[[ Data provided open ]]

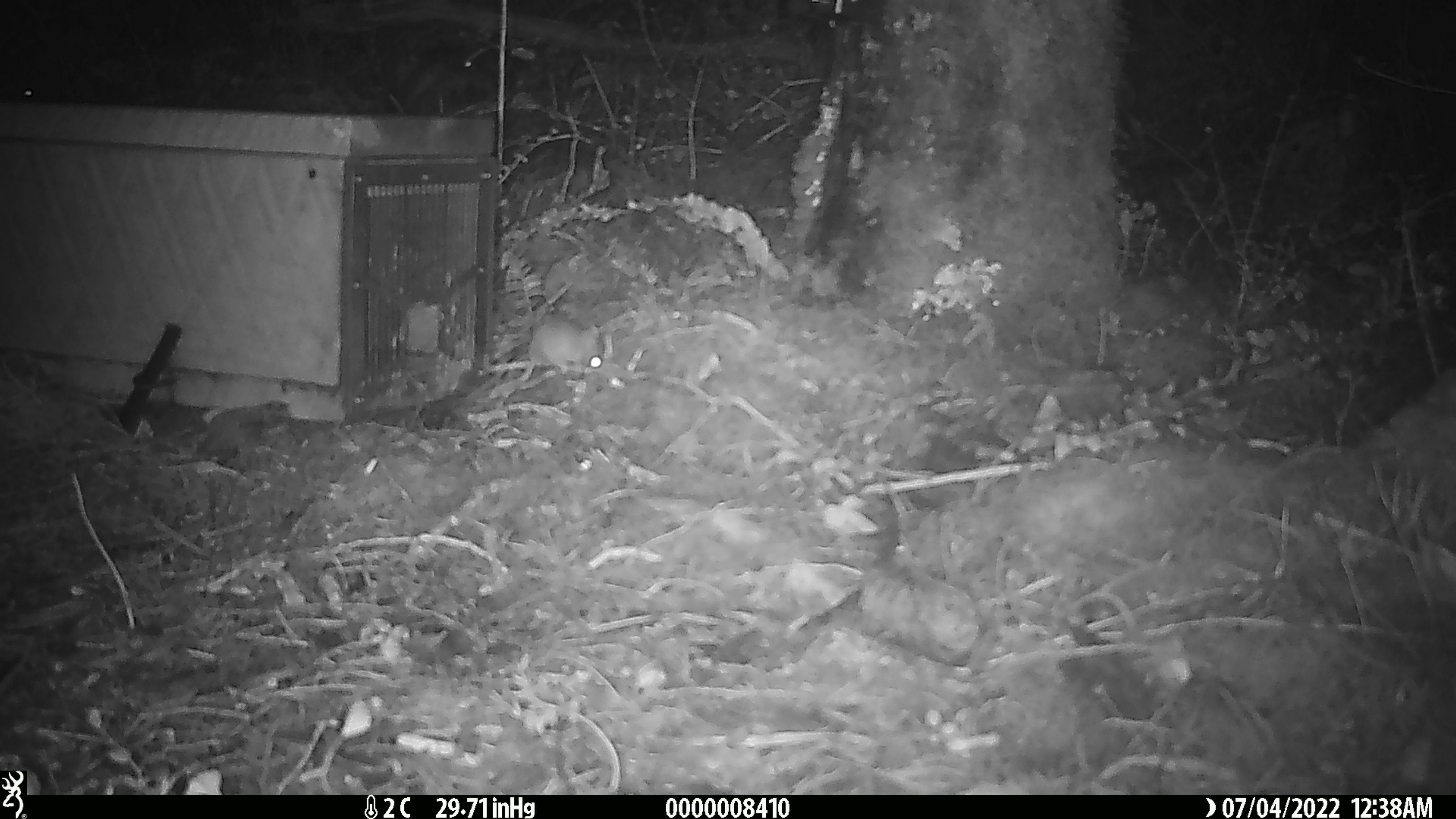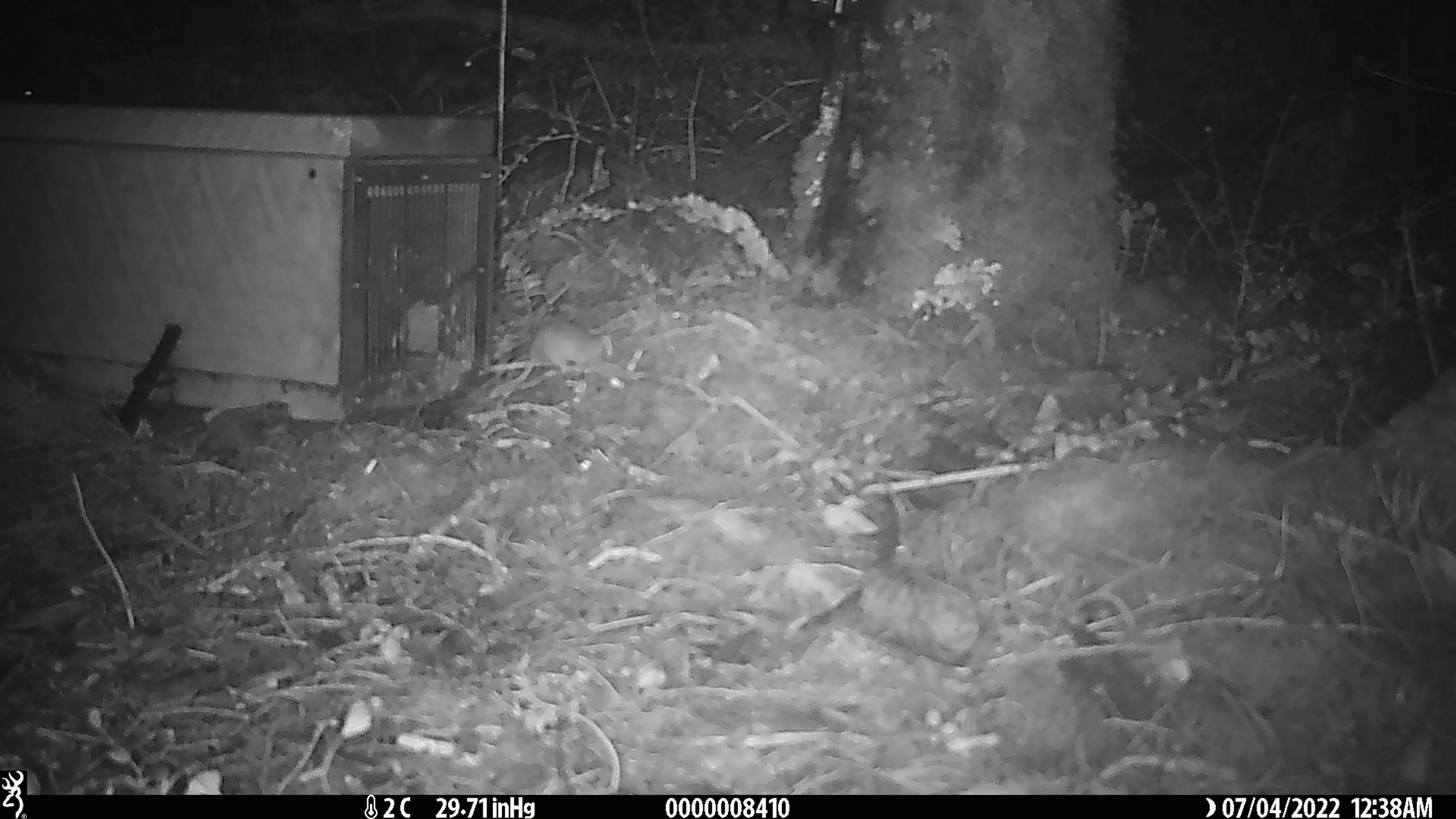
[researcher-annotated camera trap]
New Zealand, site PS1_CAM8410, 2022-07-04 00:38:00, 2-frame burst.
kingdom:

[[ Data provided closed ]]

*Work to complete*.
Above is a listing with pictures. Write it out exactly without them.

*Solved problem*.
[researcher-annotated camera trap]
New Zealand, site PS1_CAM8410, 2022-07-04 00:38:00, 2-frame burst.
kingdom:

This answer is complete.